Recovery effects of resveratrol

RE values of 20 mg/kg b.w resveratrol in all tested parameters are given in Fig. 6. Resveratrol, which exhibits a RE value in the range of 40.9–80.55%, exhibited the highest protective role against ring formation. Although RE values against GSH decrease in kidney, MN formation in leukocyte and fragment formation in bone marrow were below 50%, resveratrol exhibited a RE over 50% in all other toxicity parameters. Resveratrol ensured the normalization of antioxidant/oxidant balance and resulted significant improvements in kidney and liver marker parameters.
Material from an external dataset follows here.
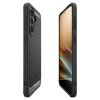 Samsung Galaxy A37 Skal Rugged Armor Matte Black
This protection can be explained by the suppression of oxidative damage induced by AFB₂. The protective role of resveratrol on the kidney and liver was proven by causing an improvement in organ weights, a decrease in organ MDA and an increase in GSH. In the literature, resveratrol has been reported to have a protective role in the liver by alleviating oxidative stress, induced apoptosis, necrosis and inflammation⁷¹. It is also reported that resveratrol administration reduces oxidative damage in kidney by enhancing the antioxidant defense⁷². Resveratrol also exhibited a significant RE against the formation of MN and CAs and the highest RE values were observed against gap and ring formations. The protective role of resveratrol against cytogenetic toxicity can be explained by its strengthening effect on antioxidant system and its regulatory role on the cell cycle. Resveratrol has a powerful antioxidant activity that scavenges free radicals and induces antioxidants such as GSH and CAT^20,21. The strong radical scavenging properties of resveratrol have been demonstrated by different analyzes in this study. Its protective role against CAs and MN damages is also due to this scavenging effect. Resveratrol also has a regulatory role in the cell cycle. It enables the cell to remain in the G₀/G₁ phase or S phase by suppressing the cell cycle in damaged cells. It may also regulate the cell cycle by inhibiting the expression of cyclin D₁, D₂, E and decreasing the expression of cyclin-dependent kinases^73,74. In this way, it can reduce the frequency of DNA damage and CAs by preventing damaged cells from dividing. Similar studies in the literature also support our results. Macar et al.⁷⁵ reported the attenuating effect of resveratrol administration against CAs such as fragment, sticky chromosome, unequal chromatin distribution, bridges and abnormal polarization.